The onnxruntime-web WebGPU backend cannot load raw `.onnx` encoder models at
runtime (graph optimization fails silently). The `.ort` format has optimizations
pre-baked, so ORT can load it directly.

We use `onnxruntime.tools.convert_onnx_models_to_ort` to do this offline.

In [None]:
import onnxruntime as ort

for model_name in ['sam2_hiera_base_plus', 'sam2_hiera_large']:
    encoder_onnx = f'output_models/{model_name}.encoder.onnx'
    encoder_ort = f'output_models/{model_name}.encoder.ort'

    print(f'Converting {encoder_onnx} -> {encoder_ort} ...')

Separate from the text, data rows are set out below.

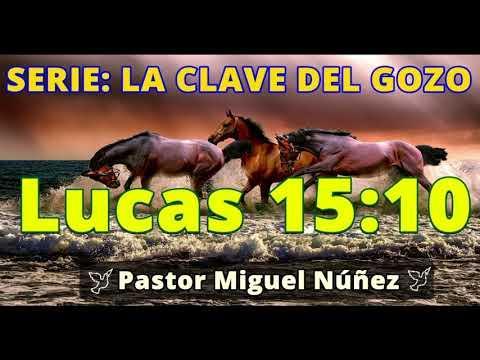 LA GRATITUD COMO FUENTE DE GOZO - Predicaciones estudios bíblicos - Pastor Miguel Núñez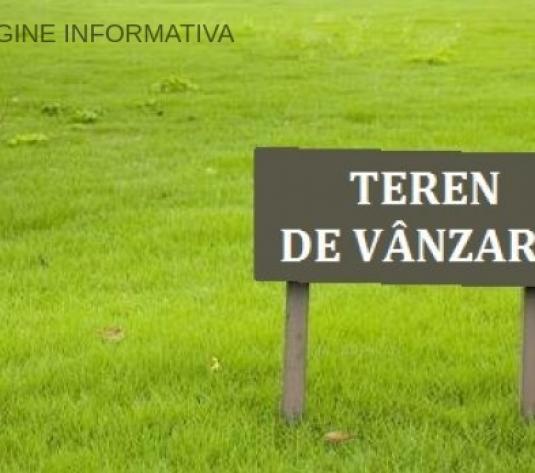 Teren Extravilan 1000 Mp, Zona Catamarasti Deal - imagine 1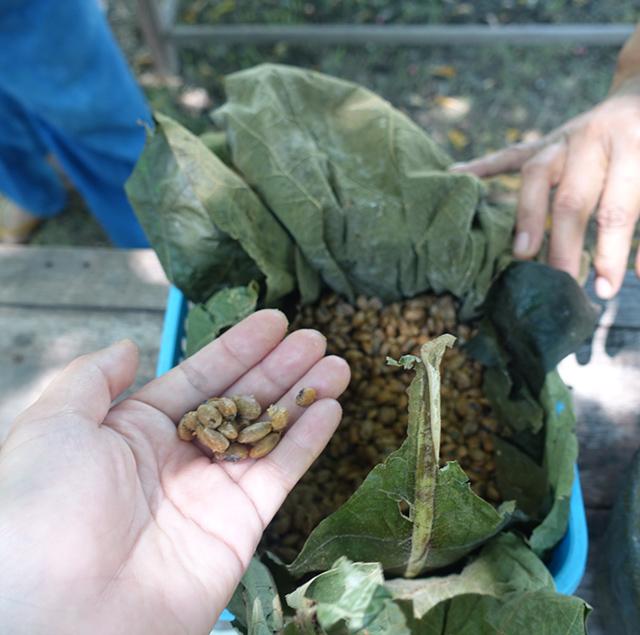 タイの納豆「トナオ」を食べにチェンマイへ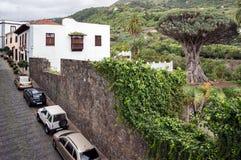 Gata med parkerade bilar, bredvid den växande forntida Dragon Tree Dracaena fotografering för bildbyråer
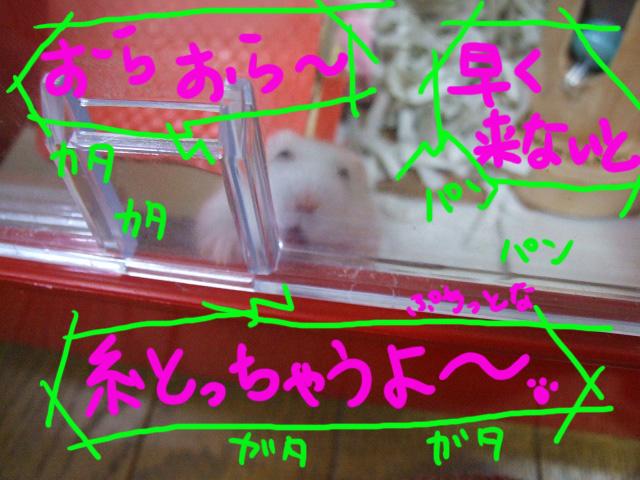 DSCF3001b.jpg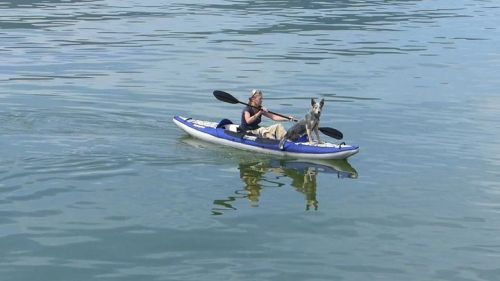 Columbia One HB inflatable kayak on the water with furry friend.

    # Use ORT_ENABLE_BASIC to apply standard graph optimizations (constant
    # folding, redundant node elimination) WITHOUT provider-specific transforms.
    # ORT_ENABLE_ALL would insert CPU-specific ops (e.g. com.microsoft.nchwc:Conv)
    # that the WebGPU backend doesn't support.
    sess_options = ort.SessionOptions()
    sess_options.graph_optimization_level = ort.GraphOptimizationLevel.ORT_ENABLE_BASIC
    sess_options.optimized_model_filepath = encoder_ort

    # Creating the session with an optimized_model_filepath saves the .ort file
    ort.InferenceSession(encoder_onnx, sess_options, providers=['CPUExecutionProvider'])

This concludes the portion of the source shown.